Yapılacaklar:
1 – Prandelli hakkındaki yazıya göre şu soruları cevaplayın:
(a) Behram Kılıç'a göre Prandelli kaç yıldır bir kulüp takımı çalıştırmıyor?
(b) Hikmet Karaman 1994'te kimin yardımcısıydı?
(c) Aysal, Mancini ile hangi hocaya olan inancı yüzünden yollarını ayırdı?
2 – Prandelli hakkındaki yazıyı kaldığı yerden sürdürün.

____ Metin bölümü

Behram Kılıç, Prandelli’nin bir kulüp takımı çatısı altında başarıya aç olmasının Galatasaray için avantaj olduğunu; son 4 yıldır bir kulüp takımı çalıştırmamasının ise dezavantaj durumda bulunduğunu belirtti. İlk kez ülkesi dışına çıkan hocanın başarılı olabilmesi için futbol şansının da yanında olması gerektiğini söyleyen Kılıç, "Zira F.Bahçe daha oturmuş ve dengeli bir takım. Üstelik Avrupa'da da yoklar. Beşiktaş'ın geçen yıla göre daha tecrübeli olduğu da bir gerçek..." tespitiyle noktayı koydu..
"Şu bir gerçek ki Cesare Prandelli Ünal Aysal’ın ilk tercihi değildi. Mancini ile çok kolay bir şekilde yollarını ayırması da Mircea Lucescu’ya olan inancından dolaydı. Lucescu ve sonrasında görüştüğü hocalardan beklediği cevabı alamayan Aysal ciddi bir çıkmaza girdi. Bu dönemdeki telaşı onu Hikmet Karaman ile görüşmeye itti. Pek çoğumuz hatırlamaz ama Karaman, 1994’teki Cim Bom teknik direktörü Reinhard Saftig’in yardımcısıydı. Başarıya aç, azimli, istekli, çalışkan, dünyayı takip eden bir teknik direktördü. Kariyerinin en olgun dönemindeydi. Lakin Aysal camiasına, Mancini gibi bir ismin arkasından Hikmet Karaman’ı kabul ettiremezdi. Nitekim ettiremedi de. Ama eğer Prandelli işi olmasaydı Cim-Bom’un sezon açılışında Hikmet Karaman’ı takımın başında görebilirdik.

________
____ Veri parçası

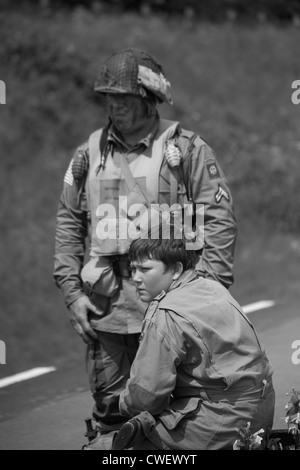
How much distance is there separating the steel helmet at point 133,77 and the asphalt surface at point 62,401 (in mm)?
1809

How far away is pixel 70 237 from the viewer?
5.93 meters

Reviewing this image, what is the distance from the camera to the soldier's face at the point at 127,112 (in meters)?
5.66

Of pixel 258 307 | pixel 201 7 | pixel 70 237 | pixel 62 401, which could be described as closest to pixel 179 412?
pixel 70 237

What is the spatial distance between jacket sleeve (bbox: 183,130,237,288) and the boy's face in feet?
2.63

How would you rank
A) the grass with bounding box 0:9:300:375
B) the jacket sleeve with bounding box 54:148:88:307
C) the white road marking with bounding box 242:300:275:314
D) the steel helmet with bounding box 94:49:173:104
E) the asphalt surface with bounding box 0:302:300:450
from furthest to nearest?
the grass with bounding box 0:9:300:375 → the white road marking with bounding box 242:300:275:314 → the asphalt surface with bounding box 0:302:300:450 → the jacket sleeve with bounding box 54:148:88:307 → the steel helmet with bounding box 94:49:173:104

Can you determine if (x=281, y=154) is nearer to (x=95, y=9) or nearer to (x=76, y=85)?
(x=76, y=85)

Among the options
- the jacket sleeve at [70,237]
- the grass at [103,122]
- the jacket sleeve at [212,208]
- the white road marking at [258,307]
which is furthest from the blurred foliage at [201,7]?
the jacket sleeve at [212,208]

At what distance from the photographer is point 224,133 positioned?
15328mm

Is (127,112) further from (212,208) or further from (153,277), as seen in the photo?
(153,277)

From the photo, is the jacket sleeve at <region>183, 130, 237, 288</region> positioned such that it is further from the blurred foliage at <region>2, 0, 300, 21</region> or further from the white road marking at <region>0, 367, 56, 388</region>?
the blurred foliage at <region>2, 0, 300, 21</region>

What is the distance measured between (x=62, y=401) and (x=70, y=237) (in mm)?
1456

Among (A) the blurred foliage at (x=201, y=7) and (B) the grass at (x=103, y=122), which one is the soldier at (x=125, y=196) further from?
(A) the blurred foliage at (x=201, y=7)

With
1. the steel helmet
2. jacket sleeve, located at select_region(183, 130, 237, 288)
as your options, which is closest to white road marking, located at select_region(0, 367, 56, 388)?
jacket sleeve, located at select_region(183, 130, 237, 288)

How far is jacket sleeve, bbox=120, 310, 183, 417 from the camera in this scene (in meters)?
4.34
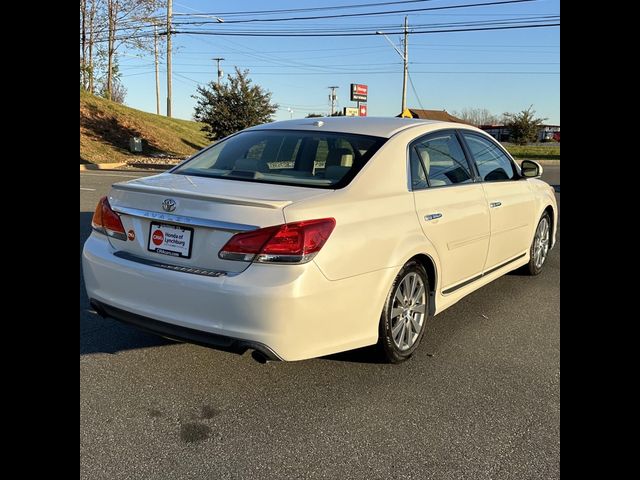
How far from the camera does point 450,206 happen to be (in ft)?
12.9

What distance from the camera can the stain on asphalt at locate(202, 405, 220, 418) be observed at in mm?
2932

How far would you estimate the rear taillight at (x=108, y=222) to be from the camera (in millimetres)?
3324

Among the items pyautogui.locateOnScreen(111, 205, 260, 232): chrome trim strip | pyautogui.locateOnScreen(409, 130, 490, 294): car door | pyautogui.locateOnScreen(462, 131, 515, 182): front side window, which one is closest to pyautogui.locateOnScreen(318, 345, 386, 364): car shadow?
pyautogui.locateOnScreen(409, 130, 490, 294): car door

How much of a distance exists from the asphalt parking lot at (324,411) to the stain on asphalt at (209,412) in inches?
0.4

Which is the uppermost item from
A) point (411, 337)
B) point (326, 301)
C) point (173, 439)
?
point (326, 301)

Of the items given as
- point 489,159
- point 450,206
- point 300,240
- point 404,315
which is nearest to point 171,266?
point 300,240

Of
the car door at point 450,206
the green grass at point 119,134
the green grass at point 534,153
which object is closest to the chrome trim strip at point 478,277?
the car door at point 450,206

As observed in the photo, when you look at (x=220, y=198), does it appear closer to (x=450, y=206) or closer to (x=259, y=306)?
(x=259, y=306)

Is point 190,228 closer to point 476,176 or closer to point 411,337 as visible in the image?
point 411,337

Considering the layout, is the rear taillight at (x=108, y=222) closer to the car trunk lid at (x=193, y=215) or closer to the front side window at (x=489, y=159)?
the car trunk lid at (x=193, y=215)
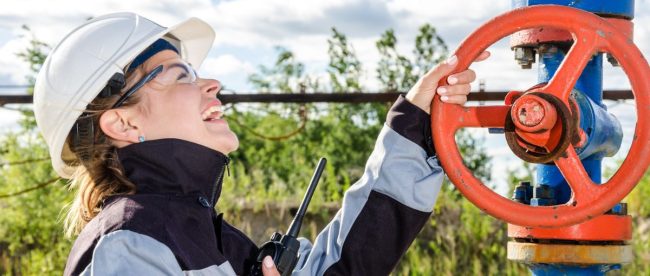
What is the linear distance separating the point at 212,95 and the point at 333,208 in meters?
2.80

________

Alıştırma cevapları:
1 –
(a) Son 4 yıldır.
(b) Cim Bom teknik direktörü Reinhard Saftig'in.
(c) Mircea Lucescu'ya olan inancı yüzünden.

2 –
Prandelli’nin gelişinde spor kamuoyu ikiye ayrıldı. Eleştirenler de vardı, destekleyenler de. Aysal’ın İtalyan’ı kamuoyuna tanıtırken saydığı aslında bir çoğu Hikmet Karaman’da da olan özelliklere bakalım: Cesur, çalışkan, deneyimli, katı disiplini seven, başarıya aç ve netice odaklı bir hoca. Gök-Mavililerin Dünya Kupası’ndan elenmesine bakmayın siz. Kosta Rika’yı ciddiye almamalarının bedelini ödediler. Uruguay maçının son dakikalarına kadar işler yolunda gidiyordu. Ama son bölümde yedikleri golü çıkartmaları için vakit çok geçti. Şu unutulmamalı; Prandelli, 2012 Avrupa Şampiyonasında İtalya’ya final oynattı. 2014 elemelerinde onun yönetimindeki Azzuriler, 10 maçtan 6 galibiyet 4 beraberlikle ayrıldı. 19 gol atıp, kalelerinde 9 gol gördüler. Takım defansif özelliği ile ön plana çıktı. Ona, ‘4 yıl çalıştırdığın milli takımda tümden başarısız oldun’ diyemeyiz.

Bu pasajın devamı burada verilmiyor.